What is DICT protocol?

The Dictionary Server Protocol (DICT) is a TCP transaction based query/response protocol that allows a client to access dictionary definitions from a set of natural language dictionary databases.

DICT Protocol - RFC 2229

Notable implementations for this include dict(d) and GNU dico(d); the former is the reference implementation that supports multiple database formats, as listed in dictfmt (1).

I intend to implement a server and multiple clients (CLI, GUI, web) to this protocol, as well as some tools to easily create a dictd-readable database.

Why?

No practical reason, but dict is one of the first command line tool introduced to me and easily one of my favorite, along with curl and jq. It’s basically just a dictionary app, but it’s cool:

  • works perfectly in terminal
  • easily self-hostable
  • fast
  • has cool dictionaries (though only Debian, Arch and derivatives distribute those)

Also, I’m writing dictionaries for my conlangs and I want to distribute them via this protocol. Clearly, implementing a server that is already implemented doesn’t help, but I tend to go down rabbit holes.

I also like to explore non-web protocols, and starting with something simple like DICT might be a good idea.

Reading the spec

The spec (linked at the top of this post) is shorter and easier to read than I thought. Ignoring the introduction, examples and citation, it’s les than 20 pages.

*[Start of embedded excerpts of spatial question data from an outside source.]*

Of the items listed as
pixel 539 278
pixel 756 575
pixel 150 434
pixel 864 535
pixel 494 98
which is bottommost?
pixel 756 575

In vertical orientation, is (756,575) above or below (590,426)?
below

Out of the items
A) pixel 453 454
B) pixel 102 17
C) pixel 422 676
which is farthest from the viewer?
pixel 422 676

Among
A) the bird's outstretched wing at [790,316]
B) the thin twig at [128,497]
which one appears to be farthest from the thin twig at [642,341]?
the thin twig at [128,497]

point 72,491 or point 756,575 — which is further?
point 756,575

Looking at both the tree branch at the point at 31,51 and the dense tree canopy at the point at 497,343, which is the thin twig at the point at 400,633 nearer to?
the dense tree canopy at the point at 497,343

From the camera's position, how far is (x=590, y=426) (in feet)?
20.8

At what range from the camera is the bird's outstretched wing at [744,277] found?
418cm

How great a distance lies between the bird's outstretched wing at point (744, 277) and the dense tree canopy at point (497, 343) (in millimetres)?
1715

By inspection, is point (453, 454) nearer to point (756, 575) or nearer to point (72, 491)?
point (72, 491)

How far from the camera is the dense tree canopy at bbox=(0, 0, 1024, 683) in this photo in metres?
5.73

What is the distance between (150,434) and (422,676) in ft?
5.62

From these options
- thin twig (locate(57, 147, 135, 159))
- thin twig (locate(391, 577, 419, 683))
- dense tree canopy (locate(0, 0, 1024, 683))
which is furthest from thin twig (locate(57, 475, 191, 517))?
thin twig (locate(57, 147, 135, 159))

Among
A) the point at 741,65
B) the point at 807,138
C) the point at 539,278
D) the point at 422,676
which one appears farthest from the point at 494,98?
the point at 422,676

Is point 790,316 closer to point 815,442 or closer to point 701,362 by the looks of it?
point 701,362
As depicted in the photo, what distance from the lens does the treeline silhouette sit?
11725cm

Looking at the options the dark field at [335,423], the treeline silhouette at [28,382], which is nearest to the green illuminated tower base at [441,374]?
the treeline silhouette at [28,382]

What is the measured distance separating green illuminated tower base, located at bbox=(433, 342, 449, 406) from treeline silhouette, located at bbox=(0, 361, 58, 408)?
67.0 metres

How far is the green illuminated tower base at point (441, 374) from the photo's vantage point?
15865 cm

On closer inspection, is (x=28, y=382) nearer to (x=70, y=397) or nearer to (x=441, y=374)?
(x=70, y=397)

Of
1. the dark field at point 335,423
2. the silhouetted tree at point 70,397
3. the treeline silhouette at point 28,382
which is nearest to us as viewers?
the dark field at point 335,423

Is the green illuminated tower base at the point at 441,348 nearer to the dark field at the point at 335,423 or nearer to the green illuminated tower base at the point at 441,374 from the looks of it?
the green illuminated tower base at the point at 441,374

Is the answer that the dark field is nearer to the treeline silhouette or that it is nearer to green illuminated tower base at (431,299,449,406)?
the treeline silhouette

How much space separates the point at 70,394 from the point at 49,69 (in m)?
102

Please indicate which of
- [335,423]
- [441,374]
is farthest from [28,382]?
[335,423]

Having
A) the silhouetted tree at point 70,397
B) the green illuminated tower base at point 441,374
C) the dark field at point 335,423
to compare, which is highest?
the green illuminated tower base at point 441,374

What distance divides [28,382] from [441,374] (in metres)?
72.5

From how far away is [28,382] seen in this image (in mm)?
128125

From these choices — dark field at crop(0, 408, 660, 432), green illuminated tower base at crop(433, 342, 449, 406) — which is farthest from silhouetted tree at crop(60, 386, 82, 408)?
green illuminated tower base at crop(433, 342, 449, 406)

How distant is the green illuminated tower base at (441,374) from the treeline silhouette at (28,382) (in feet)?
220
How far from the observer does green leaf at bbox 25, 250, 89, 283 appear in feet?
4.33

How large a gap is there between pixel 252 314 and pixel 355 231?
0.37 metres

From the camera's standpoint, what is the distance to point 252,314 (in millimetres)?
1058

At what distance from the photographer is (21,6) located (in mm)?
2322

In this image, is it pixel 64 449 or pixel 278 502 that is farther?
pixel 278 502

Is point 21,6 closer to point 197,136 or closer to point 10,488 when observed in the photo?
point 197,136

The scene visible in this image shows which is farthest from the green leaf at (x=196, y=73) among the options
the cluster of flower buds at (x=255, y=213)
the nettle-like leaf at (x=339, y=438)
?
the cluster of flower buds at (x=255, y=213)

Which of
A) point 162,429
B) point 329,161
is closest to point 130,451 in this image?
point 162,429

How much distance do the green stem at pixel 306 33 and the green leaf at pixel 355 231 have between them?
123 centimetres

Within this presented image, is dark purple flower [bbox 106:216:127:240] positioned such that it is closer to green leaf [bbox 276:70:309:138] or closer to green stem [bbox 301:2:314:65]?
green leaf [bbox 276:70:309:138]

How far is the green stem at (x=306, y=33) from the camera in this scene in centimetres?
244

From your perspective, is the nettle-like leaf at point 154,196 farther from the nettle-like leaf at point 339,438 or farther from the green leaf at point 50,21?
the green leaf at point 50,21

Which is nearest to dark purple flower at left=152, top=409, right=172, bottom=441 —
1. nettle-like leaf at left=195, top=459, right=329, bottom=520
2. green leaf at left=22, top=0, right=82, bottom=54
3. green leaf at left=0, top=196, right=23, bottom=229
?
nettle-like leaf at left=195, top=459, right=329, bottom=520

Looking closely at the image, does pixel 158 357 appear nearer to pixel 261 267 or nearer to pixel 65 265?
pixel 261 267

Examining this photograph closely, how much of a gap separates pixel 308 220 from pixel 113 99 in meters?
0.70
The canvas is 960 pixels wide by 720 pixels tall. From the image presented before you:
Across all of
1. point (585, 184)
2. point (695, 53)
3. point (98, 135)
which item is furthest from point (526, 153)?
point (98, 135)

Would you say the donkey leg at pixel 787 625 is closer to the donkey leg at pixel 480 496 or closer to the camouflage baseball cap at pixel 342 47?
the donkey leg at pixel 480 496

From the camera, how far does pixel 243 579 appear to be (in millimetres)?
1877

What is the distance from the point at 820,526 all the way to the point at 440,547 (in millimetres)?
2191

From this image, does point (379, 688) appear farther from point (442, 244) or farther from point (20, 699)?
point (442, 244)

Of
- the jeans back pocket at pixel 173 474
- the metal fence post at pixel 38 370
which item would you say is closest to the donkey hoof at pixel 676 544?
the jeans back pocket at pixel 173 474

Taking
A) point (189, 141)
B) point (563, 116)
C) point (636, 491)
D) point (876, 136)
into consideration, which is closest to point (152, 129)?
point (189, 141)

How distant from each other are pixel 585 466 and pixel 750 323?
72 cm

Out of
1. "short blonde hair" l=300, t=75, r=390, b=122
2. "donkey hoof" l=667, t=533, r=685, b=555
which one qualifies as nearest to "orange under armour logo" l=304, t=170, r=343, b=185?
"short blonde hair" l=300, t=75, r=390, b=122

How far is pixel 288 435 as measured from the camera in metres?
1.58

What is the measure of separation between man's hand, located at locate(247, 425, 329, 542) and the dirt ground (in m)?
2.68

There are five classes of commands:

  • Querying the database: DEFINE, MATCH
  • SHOW metadata about the servers and the databases
  • Utilities: informing CLIENT name, check STATUS, show HELP, show OPTION and QUIT
  • Authentication: AUTH and SASLAUTH

The authentication ones are optional, and I don’t find that useful, so I won’t implement it anyway, this limits to the first three categories.

Handling TCP

DICT is based on TCP, and there is a neat interactive TCP tool called telnet, which I used for testing the commands.

telnet

DICT runs on port 2628:

$ telnet dict.org 2628
Trying 199.48.130.6...
Connected to dict.org.
Escape character is '^]'.
220 dict.dict.org dictd 1.12.1/rf on Linux 4.19.0-10-amd64 <auth.mime> <89168346.27665.1642303045@dict.dict.org>

Let’s try out some commands to understand how this work. Note that I prefix the command with ~> here so that it stands out of the response, and truncate long results with [...].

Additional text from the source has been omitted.